Step 14: Choose a Trigger
Once you click on the option, GTM will ask you to choose a trigger. The trigger will determine the pages on which the new GA 4 tag will fire. Choose ‘All Pages’ as the trigger, so that the tag fires on all pages.
Step 15: Save
Don’t forget to save the tag configuration and the triggering you set. Click on the ‘Save’ button on the top right corner of the screen.
Step 16: Submit to Publish Changes
Once you save the tag configuration and triggering, GTM will take you back to the Tags in the Workspace. You can even spot the newly created Google Analytics GA 4 tag. But this tag won’t be published on your website until you submit the changes. Click ‘Submit’ on the top right corner of the screen.
Step 17 & 18: Version Creation & Publication
Before you can publish the changes, GTM will ask you to name the new version. You can name it anything, but it’s always a good idea to name it with the newest change.
In this case, we’ll name the version ‘Added GA 4’. After that, just click ‘Publish’ on the top right corner of the screen.
Step 19: New Version Created
Once you publish the changes, GTM will show you this screen.
We can see that in the version changes section, a Google Analytics GA 4 tag has been added. This step verifies that the creation of the tag was successful.
Step 20: Reload Website to Fire GA 4 tag
Finally, you’ll simply need to reload your main website for the changes to take hold. Once you do, the new Google Analytics 4 tag will be triggered and data will begin collecting into the new property.
Why is the New Google Analytics Better for Businesses?
So now you have GA 4 property set up for your website. But why should businesses shift to the new Google Analytics anyway? Here are some of the main benefits GA 4 brings to the analytics experience.
1. Smarter Insights with Machine Learning
For one thing, there’s greater involvement of machine learning with GA 4. The new Google Analytics update uses machine learning to update users about significant trends. This feature helps anticipate and respond to business trends as they crop up. Other uses of machine learning include automatic calculation of churn rate and better integration with other Google products.
One of the most significant advantages of smarter insights through machine learning is an increased ROI. Google Analytics 4 will calculate the potential revenue from a set of customers using predictive analytics. This will allow you to target the highest value customers with the best strategies.
2. Holistic View of Consumer-Business Interaction
A significant addition in GA 4 property is the introduction of ‘Retention’ and ‘Conversion’ stages in the customer lifecycle. Along with the ‘Acquisition’ option, GA 4 property gives a more holistic view of the entire consumer journey. This feature provides a more customer-centric approach to analytics. Additionally, it’s an improvement on the customer lifetime value feature found in Universal GA.

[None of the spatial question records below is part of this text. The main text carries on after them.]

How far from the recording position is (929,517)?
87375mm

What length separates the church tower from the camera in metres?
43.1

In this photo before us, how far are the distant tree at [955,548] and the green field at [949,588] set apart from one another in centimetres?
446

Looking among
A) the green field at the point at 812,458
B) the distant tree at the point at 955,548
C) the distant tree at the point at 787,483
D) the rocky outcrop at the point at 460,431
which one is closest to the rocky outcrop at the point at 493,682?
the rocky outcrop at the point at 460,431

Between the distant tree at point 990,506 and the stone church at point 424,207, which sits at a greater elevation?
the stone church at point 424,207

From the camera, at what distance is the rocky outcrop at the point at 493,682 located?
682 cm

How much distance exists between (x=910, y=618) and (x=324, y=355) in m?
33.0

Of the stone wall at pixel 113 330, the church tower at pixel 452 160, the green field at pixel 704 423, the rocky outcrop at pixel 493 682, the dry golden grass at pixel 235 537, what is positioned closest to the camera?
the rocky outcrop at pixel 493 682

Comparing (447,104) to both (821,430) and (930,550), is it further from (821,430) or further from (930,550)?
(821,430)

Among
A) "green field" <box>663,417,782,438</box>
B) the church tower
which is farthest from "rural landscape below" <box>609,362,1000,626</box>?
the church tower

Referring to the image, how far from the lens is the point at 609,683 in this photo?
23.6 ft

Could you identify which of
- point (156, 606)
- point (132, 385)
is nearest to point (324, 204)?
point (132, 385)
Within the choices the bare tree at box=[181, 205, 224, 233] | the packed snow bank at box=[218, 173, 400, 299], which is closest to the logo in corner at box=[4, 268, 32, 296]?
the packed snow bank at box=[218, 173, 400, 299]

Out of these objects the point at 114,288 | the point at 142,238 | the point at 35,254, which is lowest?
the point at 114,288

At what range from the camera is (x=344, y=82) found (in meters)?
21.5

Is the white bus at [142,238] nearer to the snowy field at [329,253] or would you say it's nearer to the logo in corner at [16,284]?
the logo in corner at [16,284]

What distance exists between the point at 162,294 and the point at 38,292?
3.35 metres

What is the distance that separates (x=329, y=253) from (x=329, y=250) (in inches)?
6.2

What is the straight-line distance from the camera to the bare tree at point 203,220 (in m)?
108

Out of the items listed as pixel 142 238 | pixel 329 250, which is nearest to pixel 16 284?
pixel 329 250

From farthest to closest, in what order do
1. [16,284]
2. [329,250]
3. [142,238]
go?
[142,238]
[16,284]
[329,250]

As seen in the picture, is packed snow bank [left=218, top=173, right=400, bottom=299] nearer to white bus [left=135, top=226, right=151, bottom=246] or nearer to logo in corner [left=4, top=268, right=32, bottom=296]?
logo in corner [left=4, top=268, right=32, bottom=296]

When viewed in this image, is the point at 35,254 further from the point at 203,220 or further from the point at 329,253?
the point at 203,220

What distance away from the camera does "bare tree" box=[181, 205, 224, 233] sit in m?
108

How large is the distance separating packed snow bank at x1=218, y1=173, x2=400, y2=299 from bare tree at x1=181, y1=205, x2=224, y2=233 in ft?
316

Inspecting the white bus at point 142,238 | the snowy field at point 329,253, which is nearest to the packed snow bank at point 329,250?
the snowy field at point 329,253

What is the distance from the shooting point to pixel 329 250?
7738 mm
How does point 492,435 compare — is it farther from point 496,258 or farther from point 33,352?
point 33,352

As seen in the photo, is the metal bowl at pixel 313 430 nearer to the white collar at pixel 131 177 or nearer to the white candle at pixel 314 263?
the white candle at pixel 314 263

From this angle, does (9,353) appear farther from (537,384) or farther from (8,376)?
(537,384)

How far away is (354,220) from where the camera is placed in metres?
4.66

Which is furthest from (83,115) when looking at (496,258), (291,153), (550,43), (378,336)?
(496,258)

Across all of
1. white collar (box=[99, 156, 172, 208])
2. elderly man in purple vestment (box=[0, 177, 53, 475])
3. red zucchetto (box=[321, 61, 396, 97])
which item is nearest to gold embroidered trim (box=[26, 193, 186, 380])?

Thanks to unique User IDs and Google Signals, GA 4 tracks user activity across multiple sources. As a result, you can know where, when, and how customers interact with your business. This makes it easier to focus on a particular stage in the customer lifecycle and devise targeting strategies accordingly. Additionally, you’ll be able to pinpoint data-driven trends that much easily with GA 4 in your corner.
3. Durable & Scalable
Finally, the GA 4 property is designed for the future. With more flexible user tracking, sophisticated insights and a holistic data collection approach, GA 4 is built to last. As the industry landscape shifts in the future, businesses won’t be left stranded. Instead, they’ll have the analytics and insights to make the best decisions. The greater control over data and personalization capabilities makes this update essential for businesses to navigate the future uncertainties.
It’s never easy to shift your analytics approach, especially in an uncertain time like this. However, the GA 4 property offers a better way of collecting, analyzing, and implementing data insights. With a greater focus on the user and machine learning insights on offer, the new Google Analytics is the best analytics tool for the future.